Students are expected to read assigned sections to be presented in class at home, and make sure they understand the text fully and completely. WIF will be used more for the intuitive understanding of the mathematical concepts and for the presentation of Fourier analysis that is not covered in LN. LN provides the analytical formalization of the mathematical concepts, theorems, computations, and methods. There are proofs in LN, which are an important integral part of the course. Students are supposed to understand these proofs, but they are not required to memorize or repeat them. The instructor will explain these proofs in class, and help students understand them. Some of the problems are based on these proofs as they are in any standard calculus book. Students are required to learn the theorems, they should be able to recall the conditions of the theorems, and be able to use them for solving exercises and problems.Some of the theorems are stated without a proof. Students can get extra credit any time by proving those theorems on their own, or by learning the proofs from other books. (For some of these theorems, LN has a hint to guide students to prove them.) In order to get the extra credit, students are not required to present the proofs, but they are required to explain the steps of the proofs to the instructor by using their own notes. The instructor will be happy to help students with the extra credit, and willing to help explain some of the steps that are hard for a student to understand.

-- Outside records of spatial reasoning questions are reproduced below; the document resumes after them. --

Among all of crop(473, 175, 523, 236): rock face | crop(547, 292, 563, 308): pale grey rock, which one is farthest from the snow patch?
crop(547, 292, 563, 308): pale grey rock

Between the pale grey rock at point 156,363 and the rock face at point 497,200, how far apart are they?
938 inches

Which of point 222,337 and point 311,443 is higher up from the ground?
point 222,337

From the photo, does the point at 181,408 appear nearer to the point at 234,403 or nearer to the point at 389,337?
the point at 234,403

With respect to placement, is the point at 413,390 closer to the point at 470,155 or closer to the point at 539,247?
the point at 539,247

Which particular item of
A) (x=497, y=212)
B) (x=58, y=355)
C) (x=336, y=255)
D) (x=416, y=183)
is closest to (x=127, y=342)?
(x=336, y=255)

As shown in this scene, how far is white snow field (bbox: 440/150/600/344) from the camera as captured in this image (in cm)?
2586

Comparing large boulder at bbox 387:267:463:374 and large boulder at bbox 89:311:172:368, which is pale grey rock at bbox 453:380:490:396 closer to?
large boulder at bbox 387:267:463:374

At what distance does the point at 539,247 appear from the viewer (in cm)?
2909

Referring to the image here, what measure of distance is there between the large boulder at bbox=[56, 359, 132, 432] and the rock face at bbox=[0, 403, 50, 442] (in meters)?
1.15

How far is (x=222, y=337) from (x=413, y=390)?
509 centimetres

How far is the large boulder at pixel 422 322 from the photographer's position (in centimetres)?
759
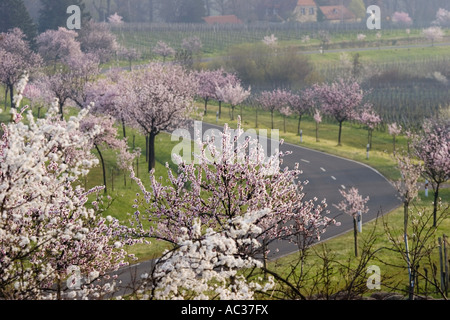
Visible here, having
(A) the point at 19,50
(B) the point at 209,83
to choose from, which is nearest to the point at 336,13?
(B) the point at 209,83

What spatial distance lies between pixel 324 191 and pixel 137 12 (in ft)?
384

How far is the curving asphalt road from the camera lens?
38.0 meters

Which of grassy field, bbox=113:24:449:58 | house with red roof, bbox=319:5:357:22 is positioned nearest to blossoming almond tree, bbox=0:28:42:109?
grassy field, bbox=113:24:449:58

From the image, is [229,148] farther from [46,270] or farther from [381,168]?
[381,168]

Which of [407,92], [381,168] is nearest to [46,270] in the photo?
[381,168]

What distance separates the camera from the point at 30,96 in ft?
209

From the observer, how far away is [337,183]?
4541cm

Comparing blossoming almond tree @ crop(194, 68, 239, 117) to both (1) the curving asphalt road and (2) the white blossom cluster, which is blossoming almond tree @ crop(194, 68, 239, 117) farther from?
(2) the white blossom cluster

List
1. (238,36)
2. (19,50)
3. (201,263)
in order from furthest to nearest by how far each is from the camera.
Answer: (238,36) → (19,50) → (201,263)
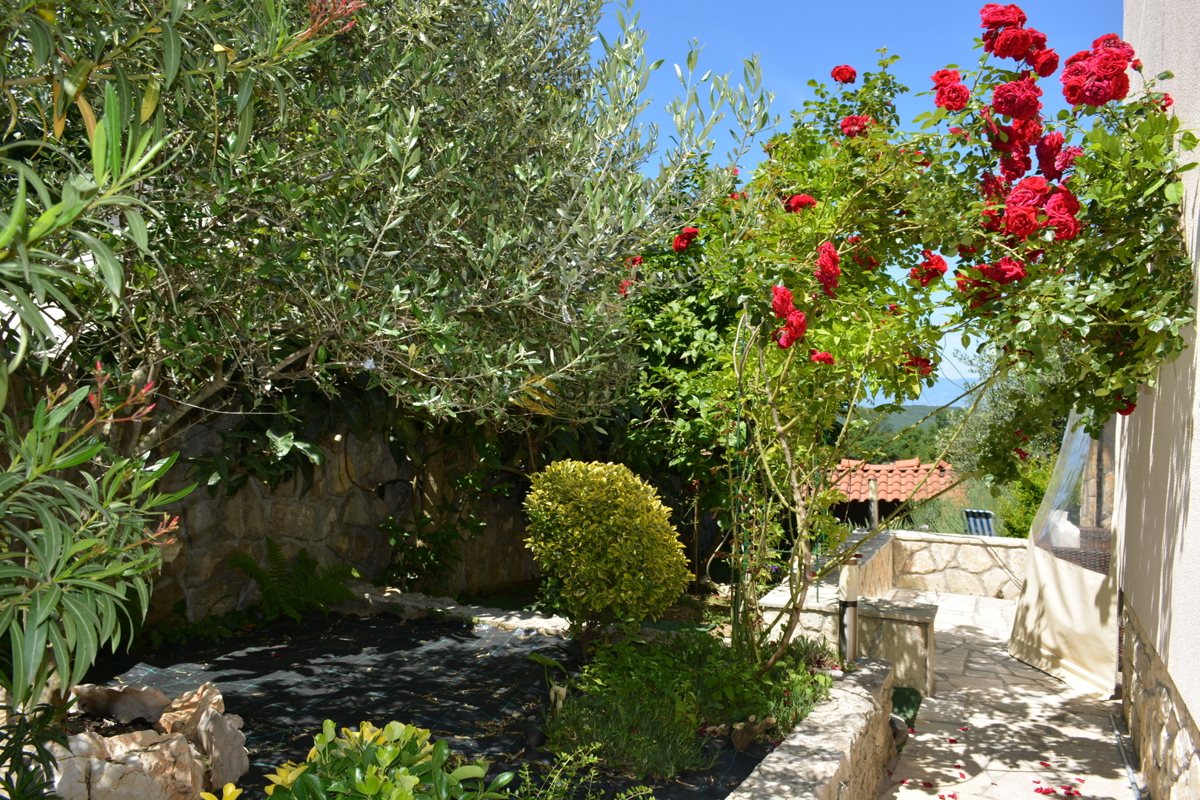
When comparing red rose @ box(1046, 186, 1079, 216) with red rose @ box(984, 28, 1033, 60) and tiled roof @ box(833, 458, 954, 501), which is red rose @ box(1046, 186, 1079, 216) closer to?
red rose @ box(984, 28, 1033, 60)

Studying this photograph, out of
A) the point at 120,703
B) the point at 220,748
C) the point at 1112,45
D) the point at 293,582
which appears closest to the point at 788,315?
the point at 1112,45

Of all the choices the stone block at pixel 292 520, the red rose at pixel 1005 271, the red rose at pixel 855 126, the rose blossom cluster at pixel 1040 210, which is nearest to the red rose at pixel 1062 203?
the rose blossom cluster at pixel 1040 210

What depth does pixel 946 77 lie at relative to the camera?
3590 millimetres

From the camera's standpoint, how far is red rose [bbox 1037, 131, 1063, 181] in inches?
144

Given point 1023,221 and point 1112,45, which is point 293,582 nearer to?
point 1023,221

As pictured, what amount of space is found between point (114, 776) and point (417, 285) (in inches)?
79.2

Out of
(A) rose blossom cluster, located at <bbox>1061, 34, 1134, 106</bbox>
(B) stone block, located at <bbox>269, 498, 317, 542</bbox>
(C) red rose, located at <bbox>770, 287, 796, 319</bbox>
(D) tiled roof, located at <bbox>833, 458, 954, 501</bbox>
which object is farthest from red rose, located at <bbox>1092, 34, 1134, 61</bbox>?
(D) tiled roof, located at <bbox>833, 458, 954, 501</bbox>

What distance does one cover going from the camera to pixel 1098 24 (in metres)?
7.27

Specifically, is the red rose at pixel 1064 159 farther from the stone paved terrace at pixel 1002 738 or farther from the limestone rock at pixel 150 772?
the limestone rock at pixel 150 772

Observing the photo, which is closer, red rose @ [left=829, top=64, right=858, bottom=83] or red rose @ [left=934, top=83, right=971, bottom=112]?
red rose @ [left=934, top=83, right=971, bottom=112]

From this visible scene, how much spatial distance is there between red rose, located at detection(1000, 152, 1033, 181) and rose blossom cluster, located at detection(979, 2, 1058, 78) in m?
0.34

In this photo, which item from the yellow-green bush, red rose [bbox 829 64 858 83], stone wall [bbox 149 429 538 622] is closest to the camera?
red rose [bbox 829 64 858 83]

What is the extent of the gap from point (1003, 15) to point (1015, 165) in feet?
2.10

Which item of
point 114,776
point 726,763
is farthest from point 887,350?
point 114,776
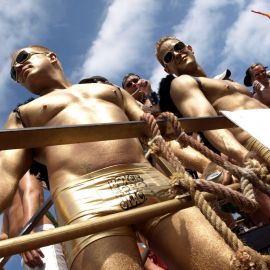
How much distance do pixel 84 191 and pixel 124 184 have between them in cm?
22

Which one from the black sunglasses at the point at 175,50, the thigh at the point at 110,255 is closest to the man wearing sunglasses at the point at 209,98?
the black sunglasses at the point at 175,50

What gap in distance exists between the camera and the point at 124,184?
2107 mm

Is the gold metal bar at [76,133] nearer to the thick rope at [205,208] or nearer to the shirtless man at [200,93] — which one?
the thick rope at [205,208]

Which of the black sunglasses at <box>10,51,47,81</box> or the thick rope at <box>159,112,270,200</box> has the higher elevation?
the black sunglasses at <box>10,51,47,81</box>

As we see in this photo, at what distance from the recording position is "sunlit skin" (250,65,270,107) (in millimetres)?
5177

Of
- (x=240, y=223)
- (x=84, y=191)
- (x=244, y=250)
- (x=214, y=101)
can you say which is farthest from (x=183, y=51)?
(x=244, y=250)

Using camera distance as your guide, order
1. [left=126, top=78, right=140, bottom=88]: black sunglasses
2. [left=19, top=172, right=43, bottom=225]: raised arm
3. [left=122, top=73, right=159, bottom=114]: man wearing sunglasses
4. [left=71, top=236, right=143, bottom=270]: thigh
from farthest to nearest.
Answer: [left=126, top=78, right=140, bottom=88]: black sunglasses → [left=122, top=73, right=159, bottom=114]: man wearing sunglasses → [left=19, top=172, right=43, bottom=225]: raised arm → [left=71, top=236, right=143, bottom=270]: thigh

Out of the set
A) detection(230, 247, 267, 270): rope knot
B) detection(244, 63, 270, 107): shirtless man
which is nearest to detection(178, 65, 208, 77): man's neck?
detection(244, 63, 270, 107): shirtless man

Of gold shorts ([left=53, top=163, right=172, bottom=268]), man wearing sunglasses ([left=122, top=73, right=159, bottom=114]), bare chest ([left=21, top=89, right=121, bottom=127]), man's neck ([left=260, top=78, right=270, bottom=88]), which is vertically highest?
man wearing sunglasses ([left=122, top=73, right=159, bottom=114])

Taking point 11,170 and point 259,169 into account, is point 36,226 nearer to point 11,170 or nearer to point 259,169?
point 11,170

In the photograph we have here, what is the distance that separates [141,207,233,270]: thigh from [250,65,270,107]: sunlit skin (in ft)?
11.7

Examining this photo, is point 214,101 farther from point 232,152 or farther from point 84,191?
point 84,191

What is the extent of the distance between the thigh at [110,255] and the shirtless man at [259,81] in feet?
12.5

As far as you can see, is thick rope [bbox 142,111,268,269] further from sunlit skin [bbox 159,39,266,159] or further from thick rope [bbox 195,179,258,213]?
sunlit skin [bbox 159,39,266,159]
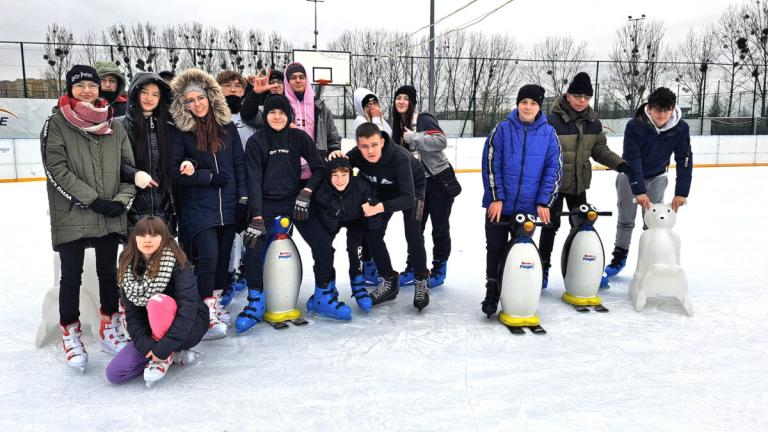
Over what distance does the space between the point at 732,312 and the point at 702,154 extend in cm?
1269

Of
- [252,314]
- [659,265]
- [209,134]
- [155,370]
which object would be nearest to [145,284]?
[155,370]

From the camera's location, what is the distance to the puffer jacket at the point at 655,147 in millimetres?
3512

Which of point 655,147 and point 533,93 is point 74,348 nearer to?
point 533,93

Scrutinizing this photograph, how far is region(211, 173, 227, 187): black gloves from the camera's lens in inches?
108

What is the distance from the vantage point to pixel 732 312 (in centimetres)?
318

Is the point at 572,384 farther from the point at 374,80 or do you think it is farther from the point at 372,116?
the point at 374,80

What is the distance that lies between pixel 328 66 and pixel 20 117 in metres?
7.07

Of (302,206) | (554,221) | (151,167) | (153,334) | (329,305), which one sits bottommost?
(329,305)

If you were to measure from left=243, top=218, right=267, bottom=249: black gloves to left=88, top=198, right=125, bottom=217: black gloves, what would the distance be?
62cm

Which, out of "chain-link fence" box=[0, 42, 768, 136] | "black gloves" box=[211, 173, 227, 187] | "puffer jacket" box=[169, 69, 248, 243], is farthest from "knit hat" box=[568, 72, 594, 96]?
"chain-link fence" box=[0, 42, 768, 136]

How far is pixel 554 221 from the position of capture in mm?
3510

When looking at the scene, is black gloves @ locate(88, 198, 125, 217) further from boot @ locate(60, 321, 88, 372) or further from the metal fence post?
the metal fence post

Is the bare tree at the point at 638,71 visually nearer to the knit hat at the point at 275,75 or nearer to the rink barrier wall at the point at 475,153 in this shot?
the rink barrier wall at the point at 475,153

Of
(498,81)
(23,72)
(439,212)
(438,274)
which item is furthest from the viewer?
(498,81)
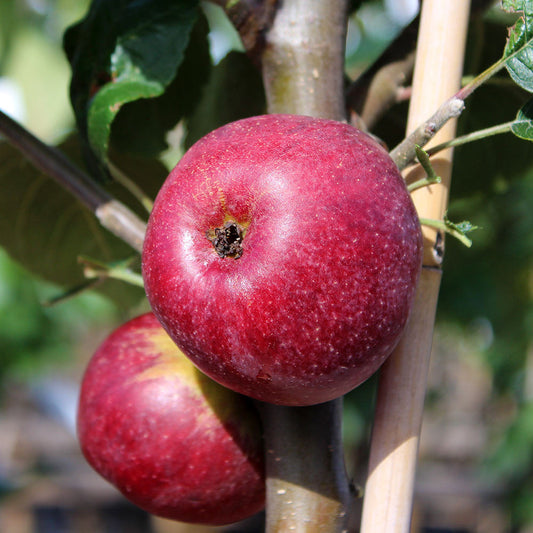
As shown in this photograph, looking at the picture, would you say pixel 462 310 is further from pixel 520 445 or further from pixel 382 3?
pixel 382 3

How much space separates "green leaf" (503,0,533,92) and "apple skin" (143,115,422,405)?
0.43ft

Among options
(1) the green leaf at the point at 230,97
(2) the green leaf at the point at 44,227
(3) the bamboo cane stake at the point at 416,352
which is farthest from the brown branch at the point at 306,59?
(2) the green leaf at the point at 44,227

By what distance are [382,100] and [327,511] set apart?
0.41 meters

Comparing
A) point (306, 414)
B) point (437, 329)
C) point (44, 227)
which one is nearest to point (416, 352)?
point (306, 414)

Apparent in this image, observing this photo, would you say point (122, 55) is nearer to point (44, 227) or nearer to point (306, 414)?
point (44, 227)

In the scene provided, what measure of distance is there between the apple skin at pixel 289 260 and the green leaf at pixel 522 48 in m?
0.13

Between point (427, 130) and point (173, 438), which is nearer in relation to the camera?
point (427, 130)

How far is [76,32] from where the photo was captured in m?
0.75

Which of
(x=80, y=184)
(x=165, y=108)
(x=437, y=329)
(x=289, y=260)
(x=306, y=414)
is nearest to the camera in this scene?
(x=289, y=260)

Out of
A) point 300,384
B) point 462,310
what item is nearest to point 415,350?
point 300,384

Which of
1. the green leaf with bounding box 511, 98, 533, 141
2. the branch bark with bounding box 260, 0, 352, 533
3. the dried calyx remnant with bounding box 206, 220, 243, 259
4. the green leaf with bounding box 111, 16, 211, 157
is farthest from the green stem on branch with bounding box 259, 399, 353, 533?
the green leaf with bounding box 111, 16, 211, 157

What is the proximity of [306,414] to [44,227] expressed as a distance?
1.71 ft

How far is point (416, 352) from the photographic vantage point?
491mm

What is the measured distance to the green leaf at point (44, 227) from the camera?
852mm
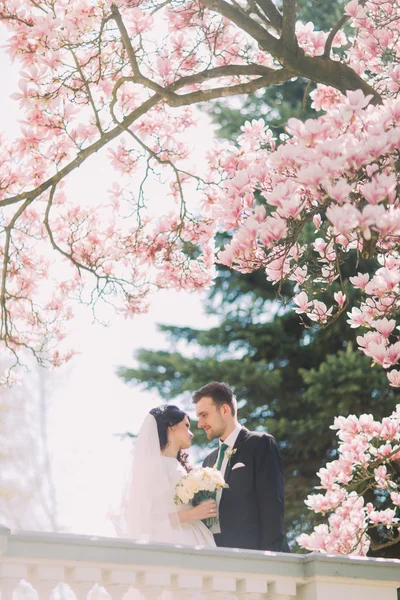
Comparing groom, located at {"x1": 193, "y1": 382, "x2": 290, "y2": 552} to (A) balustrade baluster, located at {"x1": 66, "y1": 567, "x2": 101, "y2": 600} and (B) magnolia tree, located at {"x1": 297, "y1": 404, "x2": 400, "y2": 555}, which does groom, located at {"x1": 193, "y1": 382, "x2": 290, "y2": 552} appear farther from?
(A) balustrade baluster, located at {"x1": 66, "y1": 567, "x2": 101, "y2": 600}

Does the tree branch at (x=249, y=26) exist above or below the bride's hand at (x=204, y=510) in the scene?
above

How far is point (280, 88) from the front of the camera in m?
11.4

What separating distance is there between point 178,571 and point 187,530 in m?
1.17

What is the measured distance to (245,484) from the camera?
3.92 meters

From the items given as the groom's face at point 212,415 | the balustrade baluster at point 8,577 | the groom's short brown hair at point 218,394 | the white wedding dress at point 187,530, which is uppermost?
the groom's short brown hair at point 218,394

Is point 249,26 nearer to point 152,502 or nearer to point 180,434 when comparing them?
point 180,434

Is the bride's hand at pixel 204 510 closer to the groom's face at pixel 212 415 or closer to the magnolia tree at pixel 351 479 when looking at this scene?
the groom's face at pixel 212 415

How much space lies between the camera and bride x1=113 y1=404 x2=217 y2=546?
3.85 meters

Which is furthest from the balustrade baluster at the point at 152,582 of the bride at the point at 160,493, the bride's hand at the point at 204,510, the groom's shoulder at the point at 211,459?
the groom's shoulder at the point at 211,459

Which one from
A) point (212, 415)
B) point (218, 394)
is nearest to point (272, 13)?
point (218, 394)

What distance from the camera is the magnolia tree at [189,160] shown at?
2877mm

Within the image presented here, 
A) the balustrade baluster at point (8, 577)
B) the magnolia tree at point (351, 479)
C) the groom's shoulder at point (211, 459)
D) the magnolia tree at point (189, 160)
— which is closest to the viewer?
the balustrade baluster at point (8, 577)

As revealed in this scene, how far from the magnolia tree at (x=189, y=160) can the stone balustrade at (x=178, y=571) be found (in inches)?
37.4

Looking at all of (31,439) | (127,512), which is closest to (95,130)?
(127,512)
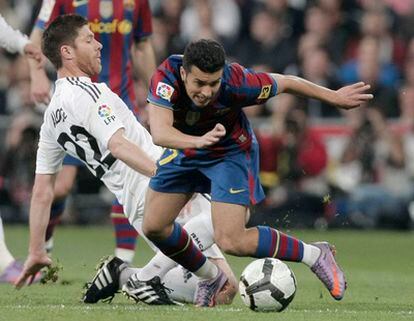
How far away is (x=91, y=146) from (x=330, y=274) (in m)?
1.87

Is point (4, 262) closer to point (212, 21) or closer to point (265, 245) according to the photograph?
point (265, 245)

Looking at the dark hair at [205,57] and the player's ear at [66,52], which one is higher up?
the dark hair at [205,57]

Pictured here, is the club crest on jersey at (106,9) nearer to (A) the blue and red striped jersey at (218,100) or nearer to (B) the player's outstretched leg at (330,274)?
(A) the blue and red striped jersey at (218,100)

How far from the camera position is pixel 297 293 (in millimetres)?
9938

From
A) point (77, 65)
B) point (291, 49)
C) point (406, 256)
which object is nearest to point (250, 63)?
point (291, 49)

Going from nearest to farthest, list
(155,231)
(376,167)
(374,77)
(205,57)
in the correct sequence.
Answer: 1. (205,57)
2. (155,231)
3. (376,167)
4. (374,77)

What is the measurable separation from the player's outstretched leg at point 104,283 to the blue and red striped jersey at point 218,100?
983 mm

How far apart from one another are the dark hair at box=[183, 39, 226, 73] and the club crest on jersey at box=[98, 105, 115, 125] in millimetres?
929

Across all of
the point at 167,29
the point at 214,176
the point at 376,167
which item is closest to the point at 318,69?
the point at 376,167

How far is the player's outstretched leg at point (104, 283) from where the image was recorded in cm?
888

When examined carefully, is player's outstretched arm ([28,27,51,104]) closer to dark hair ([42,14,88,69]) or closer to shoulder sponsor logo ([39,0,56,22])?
shoulder sponsor logo ([39,0,56,22])

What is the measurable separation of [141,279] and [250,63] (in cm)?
968

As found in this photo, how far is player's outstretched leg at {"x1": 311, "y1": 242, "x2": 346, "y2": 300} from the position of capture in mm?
8688

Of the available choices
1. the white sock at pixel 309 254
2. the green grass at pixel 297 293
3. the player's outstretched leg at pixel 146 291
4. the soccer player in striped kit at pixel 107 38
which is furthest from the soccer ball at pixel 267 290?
the soccer player in striped kit at pixel 107 38
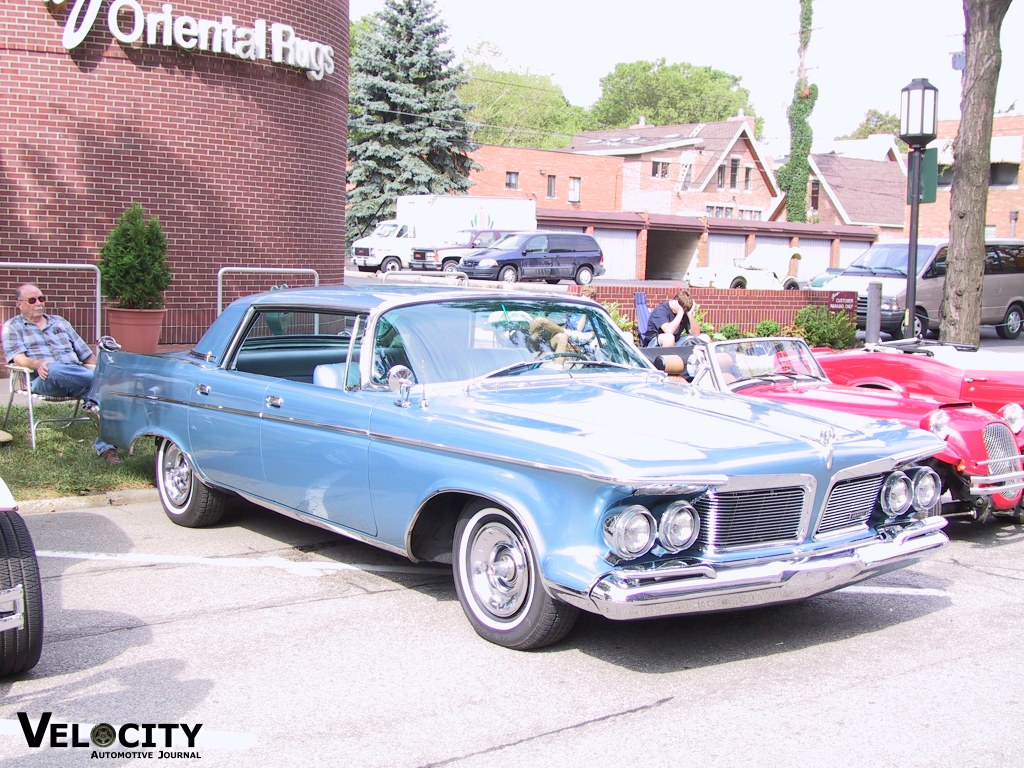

The projects are designed for group work, but students who feel more comfortable doing individual work will not be forced to participate in group work. Students are allowed to choose their own groups, but a group cannot contain more than three students. Groups (or individuals) are required to do the problems and present them to the instructor either in written form or by oral presentation. Each member of the group must be ready for the presentation. During any presentation students are allowed to use their own written notes. The instructor may ask for a presentation even if he collects written answers. Some of the problems of these projects are challenging, so the instructor is happy to give extra help for groups (or individuals) with no penalty at all. The only thing that is expected from students in these help sessions is active participation. There are exercises in LN that are supposed to help students learn the standard drill skill. They are supposed to be done by each student, but they will not be collected or graded. Students can ask for help with these problems in class or during office hours. Because of time constraints, some integrals and integration techniques are covered in MA 163-H, some in MA 164-H. At the end of the MA 163-H LN there are some exercises that will be repeated in the Lecture Notes for MA 164-H. They will be assigned in MA 163-H only if they will be covered fully or partially.
Honors Calculus - Grades
The grades will consist of individual test grades (three of them, including a comprehensive final: 20%, 20%, 20%), a group project grade (20%), and an individual project grade (20%). The guaranteed cutoffs for the grades, in percentages are: 85%, 75%, 65%, and 60%, for A, B, C, and D, respectively. Students below but close to the guaranteed cutoff can earn extra credit by doing extra work in mathematics (see above).
The individual projects will be related to the student's major. In each project they need to analyze waves phenomena or they need to use the Fast Fourier Transform method. There are four projects listed at the end of some of the chapters of the Lecture Notes (LN). They are about topics that are informally covered by the book Who is Fourier (WIF), or that enhance the presentation of the LN.